Wow I thought he'd given that up ages ago! I guess the fact that I know who you are talking about shows my age


----------



## Andy Capp (Oct 5, 2008)

Oh and just for those people who had know idea who "SNAP" are...

Remember this?






And for those that don't know Vanilla Ice...

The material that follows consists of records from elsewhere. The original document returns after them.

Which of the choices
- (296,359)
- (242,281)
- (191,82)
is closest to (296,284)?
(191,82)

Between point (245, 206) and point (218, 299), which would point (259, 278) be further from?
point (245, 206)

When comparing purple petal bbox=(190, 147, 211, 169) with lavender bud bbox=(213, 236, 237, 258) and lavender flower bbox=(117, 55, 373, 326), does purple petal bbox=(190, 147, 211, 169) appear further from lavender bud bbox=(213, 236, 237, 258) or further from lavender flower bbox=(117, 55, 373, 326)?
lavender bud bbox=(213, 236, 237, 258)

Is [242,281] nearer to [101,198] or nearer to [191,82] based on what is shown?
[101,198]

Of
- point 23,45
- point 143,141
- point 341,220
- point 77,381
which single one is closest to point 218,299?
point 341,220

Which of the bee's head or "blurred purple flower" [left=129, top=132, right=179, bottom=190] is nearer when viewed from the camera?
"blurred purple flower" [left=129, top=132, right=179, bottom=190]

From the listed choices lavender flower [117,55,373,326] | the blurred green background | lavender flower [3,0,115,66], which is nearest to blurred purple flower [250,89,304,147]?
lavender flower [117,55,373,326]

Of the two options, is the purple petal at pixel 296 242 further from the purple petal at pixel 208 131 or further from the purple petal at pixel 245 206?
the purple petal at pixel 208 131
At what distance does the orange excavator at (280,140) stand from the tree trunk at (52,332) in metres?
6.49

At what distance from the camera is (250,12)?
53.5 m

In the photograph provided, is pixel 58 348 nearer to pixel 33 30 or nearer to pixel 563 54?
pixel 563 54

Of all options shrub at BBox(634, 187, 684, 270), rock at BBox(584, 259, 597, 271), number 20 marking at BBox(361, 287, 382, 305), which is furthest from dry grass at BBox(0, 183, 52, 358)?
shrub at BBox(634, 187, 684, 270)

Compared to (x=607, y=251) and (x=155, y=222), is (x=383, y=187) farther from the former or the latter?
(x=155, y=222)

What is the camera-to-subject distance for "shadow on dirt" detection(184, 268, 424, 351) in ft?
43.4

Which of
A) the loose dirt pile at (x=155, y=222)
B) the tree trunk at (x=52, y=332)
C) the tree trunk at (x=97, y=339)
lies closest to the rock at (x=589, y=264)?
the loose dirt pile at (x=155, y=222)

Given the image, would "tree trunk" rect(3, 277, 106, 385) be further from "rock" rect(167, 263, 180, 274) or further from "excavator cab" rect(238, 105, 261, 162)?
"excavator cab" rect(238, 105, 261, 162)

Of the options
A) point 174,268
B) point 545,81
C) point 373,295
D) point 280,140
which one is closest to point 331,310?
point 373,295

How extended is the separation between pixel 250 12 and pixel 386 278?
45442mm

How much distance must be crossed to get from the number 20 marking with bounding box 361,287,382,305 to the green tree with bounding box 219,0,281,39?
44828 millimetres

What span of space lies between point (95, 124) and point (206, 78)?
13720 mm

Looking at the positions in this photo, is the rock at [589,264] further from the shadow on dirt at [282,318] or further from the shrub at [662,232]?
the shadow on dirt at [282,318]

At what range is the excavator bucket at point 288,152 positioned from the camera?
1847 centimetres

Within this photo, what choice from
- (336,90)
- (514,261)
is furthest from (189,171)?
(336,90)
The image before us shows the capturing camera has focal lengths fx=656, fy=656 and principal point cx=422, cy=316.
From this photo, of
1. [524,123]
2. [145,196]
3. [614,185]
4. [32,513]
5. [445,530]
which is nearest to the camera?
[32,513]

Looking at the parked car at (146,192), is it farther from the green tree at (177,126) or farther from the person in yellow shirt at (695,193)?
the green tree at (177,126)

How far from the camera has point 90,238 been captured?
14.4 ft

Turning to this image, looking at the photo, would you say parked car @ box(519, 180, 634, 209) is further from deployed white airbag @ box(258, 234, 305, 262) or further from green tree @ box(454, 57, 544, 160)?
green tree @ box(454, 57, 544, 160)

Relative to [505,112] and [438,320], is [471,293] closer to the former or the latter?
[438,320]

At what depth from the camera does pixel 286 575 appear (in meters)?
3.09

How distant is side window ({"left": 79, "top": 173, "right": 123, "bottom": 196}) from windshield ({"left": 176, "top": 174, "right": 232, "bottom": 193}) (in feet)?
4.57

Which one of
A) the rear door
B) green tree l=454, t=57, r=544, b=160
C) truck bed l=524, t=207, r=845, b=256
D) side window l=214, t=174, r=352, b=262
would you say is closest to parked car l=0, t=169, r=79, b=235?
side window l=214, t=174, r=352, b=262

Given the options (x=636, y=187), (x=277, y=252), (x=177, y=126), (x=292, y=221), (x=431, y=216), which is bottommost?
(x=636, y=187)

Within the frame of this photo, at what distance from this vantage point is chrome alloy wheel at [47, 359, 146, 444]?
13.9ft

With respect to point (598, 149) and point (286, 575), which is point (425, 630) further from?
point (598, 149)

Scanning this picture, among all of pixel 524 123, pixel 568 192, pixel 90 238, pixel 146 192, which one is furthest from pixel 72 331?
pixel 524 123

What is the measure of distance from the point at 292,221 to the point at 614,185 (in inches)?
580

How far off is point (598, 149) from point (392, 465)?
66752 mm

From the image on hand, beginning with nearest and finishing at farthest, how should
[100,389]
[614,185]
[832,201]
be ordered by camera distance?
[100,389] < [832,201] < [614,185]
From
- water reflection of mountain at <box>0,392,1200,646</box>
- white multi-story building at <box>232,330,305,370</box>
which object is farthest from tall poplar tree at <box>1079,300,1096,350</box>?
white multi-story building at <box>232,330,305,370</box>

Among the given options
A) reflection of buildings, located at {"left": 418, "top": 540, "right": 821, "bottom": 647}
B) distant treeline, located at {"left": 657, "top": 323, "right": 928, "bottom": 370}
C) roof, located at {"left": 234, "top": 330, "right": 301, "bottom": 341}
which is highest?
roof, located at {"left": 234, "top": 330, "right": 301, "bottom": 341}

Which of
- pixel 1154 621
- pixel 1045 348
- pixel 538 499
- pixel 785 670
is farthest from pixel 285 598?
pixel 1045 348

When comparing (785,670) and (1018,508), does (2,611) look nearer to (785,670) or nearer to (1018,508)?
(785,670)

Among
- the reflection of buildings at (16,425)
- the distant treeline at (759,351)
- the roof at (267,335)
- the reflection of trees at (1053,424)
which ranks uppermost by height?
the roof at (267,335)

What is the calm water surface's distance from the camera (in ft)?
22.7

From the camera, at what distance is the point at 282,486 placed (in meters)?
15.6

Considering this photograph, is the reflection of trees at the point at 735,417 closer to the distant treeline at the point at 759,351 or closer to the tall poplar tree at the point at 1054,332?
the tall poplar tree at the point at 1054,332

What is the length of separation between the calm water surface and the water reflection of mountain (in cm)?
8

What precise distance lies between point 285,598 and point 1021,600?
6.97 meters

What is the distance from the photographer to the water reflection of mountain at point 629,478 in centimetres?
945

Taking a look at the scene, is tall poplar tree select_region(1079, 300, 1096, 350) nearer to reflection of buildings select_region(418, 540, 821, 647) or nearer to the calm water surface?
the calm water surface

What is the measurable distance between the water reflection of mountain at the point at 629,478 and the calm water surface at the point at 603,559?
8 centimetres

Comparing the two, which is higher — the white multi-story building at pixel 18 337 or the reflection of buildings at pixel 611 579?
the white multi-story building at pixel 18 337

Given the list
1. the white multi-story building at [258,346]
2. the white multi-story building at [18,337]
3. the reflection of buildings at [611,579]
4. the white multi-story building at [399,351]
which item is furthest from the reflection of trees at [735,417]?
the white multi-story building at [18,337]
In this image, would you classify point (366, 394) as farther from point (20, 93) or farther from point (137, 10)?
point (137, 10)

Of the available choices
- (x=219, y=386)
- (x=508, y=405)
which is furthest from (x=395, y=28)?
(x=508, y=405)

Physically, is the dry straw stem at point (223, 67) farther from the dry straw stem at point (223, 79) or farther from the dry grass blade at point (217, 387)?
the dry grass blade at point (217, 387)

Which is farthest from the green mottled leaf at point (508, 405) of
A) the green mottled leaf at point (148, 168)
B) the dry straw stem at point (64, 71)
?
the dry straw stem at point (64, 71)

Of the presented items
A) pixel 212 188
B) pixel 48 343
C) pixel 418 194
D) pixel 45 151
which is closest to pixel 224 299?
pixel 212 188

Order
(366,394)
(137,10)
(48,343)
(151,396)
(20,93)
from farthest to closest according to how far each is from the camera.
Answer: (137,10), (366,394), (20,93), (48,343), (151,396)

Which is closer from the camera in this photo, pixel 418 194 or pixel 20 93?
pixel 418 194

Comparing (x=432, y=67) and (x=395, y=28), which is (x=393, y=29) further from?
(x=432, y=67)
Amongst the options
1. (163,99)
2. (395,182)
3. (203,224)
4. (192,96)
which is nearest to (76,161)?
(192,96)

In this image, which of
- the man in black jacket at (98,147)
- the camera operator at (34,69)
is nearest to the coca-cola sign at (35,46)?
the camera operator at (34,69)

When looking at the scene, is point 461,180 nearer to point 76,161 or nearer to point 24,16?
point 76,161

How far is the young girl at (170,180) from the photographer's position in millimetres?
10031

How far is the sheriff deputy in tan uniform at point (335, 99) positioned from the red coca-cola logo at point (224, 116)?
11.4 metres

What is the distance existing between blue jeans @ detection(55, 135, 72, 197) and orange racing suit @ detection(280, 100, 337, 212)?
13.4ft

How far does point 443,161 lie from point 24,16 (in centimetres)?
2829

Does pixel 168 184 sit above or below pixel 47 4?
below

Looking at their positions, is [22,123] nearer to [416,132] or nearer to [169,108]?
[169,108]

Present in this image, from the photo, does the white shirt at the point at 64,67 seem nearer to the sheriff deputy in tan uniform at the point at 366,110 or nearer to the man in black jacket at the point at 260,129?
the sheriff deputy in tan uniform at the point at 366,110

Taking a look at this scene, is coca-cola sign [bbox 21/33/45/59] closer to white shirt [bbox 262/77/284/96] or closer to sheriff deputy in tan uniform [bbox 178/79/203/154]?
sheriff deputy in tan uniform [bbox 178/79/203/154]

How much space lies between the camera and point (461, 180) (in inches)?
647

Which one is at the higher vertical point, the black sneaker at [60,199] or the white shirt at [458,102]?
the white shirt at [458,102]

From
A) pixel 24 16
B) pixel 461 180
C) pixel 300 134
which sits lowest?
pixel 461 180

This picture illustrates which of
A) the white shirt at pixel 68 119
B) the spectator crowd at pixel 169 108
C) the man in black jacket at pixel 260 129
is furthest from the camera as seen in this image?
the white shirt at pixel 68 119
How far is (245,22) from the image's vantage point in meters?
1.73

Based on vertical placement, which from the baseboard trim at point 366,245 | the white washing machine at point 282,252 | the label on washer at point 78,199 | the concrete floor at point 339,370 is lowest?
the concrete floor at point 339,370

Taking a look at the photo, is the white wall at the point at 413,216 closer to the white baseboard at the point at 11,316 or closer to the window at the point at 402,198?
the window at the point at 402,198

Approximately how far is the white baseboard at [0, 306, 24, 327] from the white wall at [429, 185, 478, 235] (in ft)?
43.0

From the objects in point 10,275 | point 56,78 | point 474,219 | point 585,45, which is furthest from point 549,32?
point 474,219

This has been a public information post, AC bears no responsibility for any adverse reaction to the above videos....


----------



## Jynxgirl (Nov 27, 2009)

He wont do the ice ice baby song... at least he didnt last time I saw him perform in a high school gym


----------



## Elphaba (Jan 24, 2008)

Jynxgirl said:


> He wont do the ice ice baby song... at least he didnt last time I saw him perform in a high school gym


But that's the only one anyone knows!! 


I am really busy that night...

-


----------



## Andy Capp (Oct 5, 2008)

Washing your hair again Elph?

I think it's funny that Jinxy saw him in a high school gym - oh how the mighty have fallen! The question is, is Barnasty a step up or a step down for him?????


----------



## Mr Rossi (May 16, 2009)

Vanilla Ice, Snap and I saw a post the other day for Guru Josh and Sash - ooooh ambassador you are really spoiling us


----------



## oh! (Feb 24, 2010)

oooohhh and all this time I thought Vanilla Ice was cryogenically frozen...as last seen in Austin Powers...


----------



## CarlZA (Nov 12, 2008)

LOL - a South African brewery used Vanilla Ice in an add - quite a good add though - for Castle Light beer.


----------



## SBP (Jan 4, 2010)

Is he stalking Jynx? First her high school and now on the other side of the word where she tried to hide.......................


----------



## Jynxgirl (Nov 27, 2009)

I would say its a step up. 

He isnt so bad looking... I wont mind him stalking me a night or two


----------